Nitric oxide (NO) acts as essential regulator of vasculogenesis and angiogenesis and is critical for arteriogenesis. Whether NO's effects in vivo are mediated through NO-sensitive guanylyl cyclase (NO-GC) and thus by cGMP-dependent mechanisms has been only poorly addressed. Mice lacking NO-GC globally or specifically in smooth muscle cells (SMC) or endothelial cells (EC) were subjected to two established models for arteriogenesis and angiogenesis, namely hindlimb ischemia and oxygen-induced retinopathy. Our data clearly show the involvement of NO-GC in the recovery of blood flow after hindlimb ischemia, and this effect could be attributed to NO-GC in SMC. In the retina, global deletion of NO-GC led to reduced oxygen-induced vessel loss and hypoxia-induced capillary regrowth, whereas pathological neovascularization was increased. These effects were also seen in mice with SMC-specific NO-GC deletion but not in animals lacking NO-GC in EC. Intriguingly, NO-GC was found to be strongly expressed in retinal pericytes. Our data prove the involvement of NO-GC in growth and plasticity of hindlimb and retinal vasculature after ischemic/hypoxic insult.

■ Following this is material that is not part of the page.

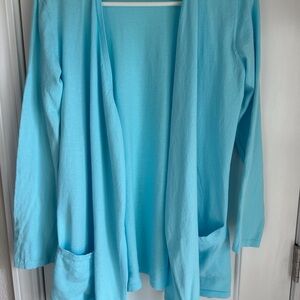 J. Jill Open Front Cardigan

一氧化氮(NO)是血管生成和血管新生的重要调节因子,对动脉生成至关重要。NO在体内的作用是否通过对NO敏感的鸟苷酸环化酶(NO-GC)介导,进而通过依赖环磷酸鸟苷(cGMP)的机制介导,目前研究较少。利用两种已建立的动脉生成和血管新生模型,即后肢缺血和氧诱导性视网膜病变,对全身或平滑肌细胞(SMC)或内皮细胞(EC)特异性缺乏NO-GC的小鼠进行研究。我们的数据清楚地表明,NO-GC参与后肢缺血后血流的恢复,这种作用可归因于SMC中的NO-GC。在视网膜中,NO-GC的整体缺失导致氧诱导的血管丢失减少和缺氧诱导的毛细血管再生减少,而病理性新生血管形成增加。在SMC特异性缺失NO-GC的小鼠中也观察到了这些效应,但在EC中缺乏NO-GC的动物中未观察到。有趣的是,发现NO-GC在视网膜周细胞中强烈表达。我们的数据证明,NO-GC参与缺血/缺氧损伤后后肢和视网膜血管系统的生长和可塑性。